Le miroir de nos projections
Face au silence, l’humain projette. Nous comblons, nous interprétons. “Il boude.” “Il s’ennuie.” Pourtant, il peut simplement être présent. En psychologie relationnelle, on parle de présence pleine : être avec l’autre, sans devoir parler ni performer. Le chien excelle dans cet art. Alors que les humains peinent à s’acclimater à l’absence de conversation… Trop souvent ils l’apparentent à un froid, voire, un problème …
Le silence partagé, un rituel invisible
Lire, cuisiner, regarder la mer. Le chien est là, couché pas loin. Rien ne se dit, et tout se ressent. Dans une culture du commentaire permanent, ce lien rappelle une vérité simple : l’amour n’a pas toujours besoin de mots. Lorsque je travaille à mon bureau, Queeny dort toujours à proximité … Sa présence contribue grandement à ma concentration. Notamment parce que je me conditionne à ne pas me lever trop souvent, à éviter le bruit pour ne pas la réveiller.
Un refuge dans le vacarme du monde
La psychologie environnementale montre que le silence baisse la charge mentale et favorise la récupération. Quelques minutes calmes suffisent à apaiser le système nerveux. Pour le chien, nos environnements sont très stimulants, pour ne pas dire trop lorsque l’on vit en milieu urbain. Le silence partagé crée une bulle de repos sensoriel. On ralentit ensemble. De fait, on respire mieux. On se régule.
Le saviez-vous ?
Des éthologues observent que les chiens ajustent leur manière de communiquer. Plus l’humain répond aux signaux subtils (posture, mimiques), moins le chien a besoin d’aboyer. Quand on comprend le “dialogue silencieux insufflé par notre chien”, la relation se calme d’elle-même car les échanges sont fluides.

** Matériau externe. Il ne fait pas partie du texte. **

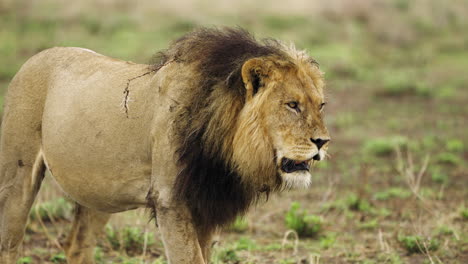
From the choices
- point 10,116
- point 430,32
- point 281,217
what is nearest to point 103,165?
point 10,116

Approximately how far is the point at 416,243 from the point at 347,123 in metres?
6.05

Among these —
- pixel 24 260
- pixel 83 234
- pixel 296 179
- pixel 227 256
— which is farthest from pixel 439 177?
pixel 296 179

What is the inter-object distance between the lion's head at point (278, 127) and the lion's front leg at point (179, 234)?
1.45 feet

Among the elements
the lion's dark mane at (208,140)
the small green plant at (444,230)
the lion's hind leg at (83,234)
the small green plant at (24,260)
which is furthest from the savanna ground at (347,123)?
the lion's dark mane at (208,140)

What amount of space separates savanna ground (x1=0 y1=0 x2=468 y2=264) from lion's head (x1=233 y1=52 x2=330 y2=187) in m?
1.01

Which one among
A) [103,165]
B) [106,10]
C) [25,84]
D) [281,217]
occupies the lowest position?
[281,217]

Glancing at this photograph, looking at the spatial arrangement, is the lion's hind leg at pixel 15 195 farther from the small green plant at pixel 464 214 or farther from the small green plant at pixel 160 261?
the small green plant at pixel 464 214

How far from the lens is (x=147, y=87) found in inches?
171

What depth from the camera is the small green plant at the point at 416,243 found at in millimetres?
5659

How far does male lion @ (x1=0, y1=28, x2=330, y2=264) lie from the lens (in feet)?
12.7

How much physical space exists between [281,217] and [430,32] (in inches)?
537

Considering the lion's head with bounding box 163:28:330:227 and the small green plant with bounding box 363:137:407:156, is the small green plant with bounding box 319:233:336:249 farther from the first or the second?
the small green plant with bounding box 363:137:407:156

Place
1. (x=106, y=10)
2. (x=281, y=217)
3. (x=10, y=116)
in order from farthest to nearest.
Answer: (x=106, y=10) → (x=281, y=217) → (x=10, y=116)

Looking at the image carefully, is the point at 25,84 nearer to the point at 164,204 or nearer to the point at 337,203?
the point at 164,204
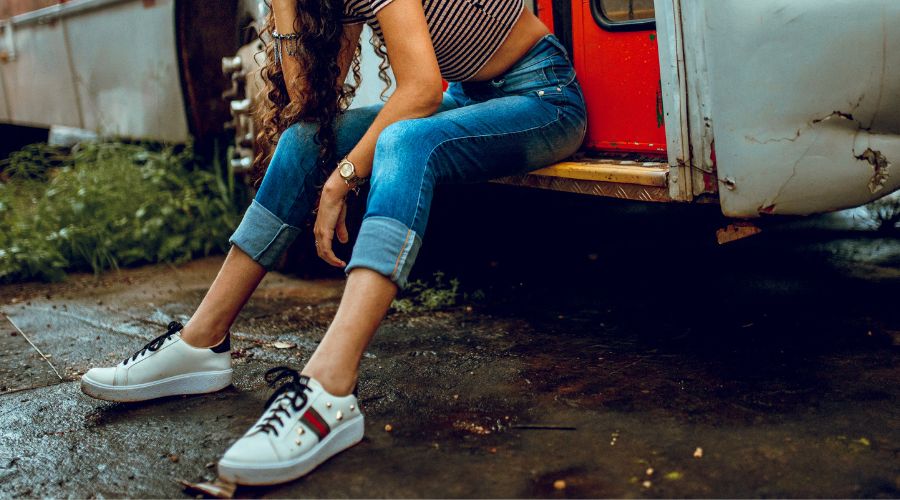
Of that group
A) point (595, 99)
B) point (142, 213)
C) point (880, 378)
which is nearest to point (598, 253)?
point (595, 99)

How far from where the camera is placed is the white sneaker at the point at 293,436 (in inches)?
65.6

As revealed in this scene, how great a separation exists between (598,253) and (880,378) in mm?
1738

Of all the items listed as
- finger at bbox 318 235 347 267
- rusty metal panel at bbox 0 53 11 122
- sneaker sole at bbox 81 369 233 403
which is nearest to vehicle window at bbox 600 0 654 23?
finger at bbox 318 235 347 267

Je me suis souvent demandée … Pourquoi les gens redoutent-ils tellement le silence ? En groupe, même à deux, voire, en couple … Le silence est source de doute, de crainte ou d’appréhension… Comme si meubler par la parole était une nécessité pour mimer le « tout va bien » ! Avec un chien, le silence est une normalité naturelle et intense à la fois… J’aime le silence, le moment suspendu où le regard seul contribue au bien-être…
Les bienfaits du silence : pour nous, pour eux
Pour l’humain
- Diminution du stress et de la charge cognitive.
- Rythme cardiaque plus stable, respiration plus profonde.
- Retour à soi : introspection et clarté émotionnelle.
- Meilleure qualité de présence à son chien (écoute, disponibilité).
- Sensation d’ancrage et de sécurité affective.
Pour le chien
- Récupération nerveuse et baisse de l’excitabilité.
- Sommeil plus profond et consolidation des apprentissages.
- Meilleure lecture de l’environnement sans surcharge.
- Co-régulation émotionnelle avec l’humain : il se cale sur notre calme.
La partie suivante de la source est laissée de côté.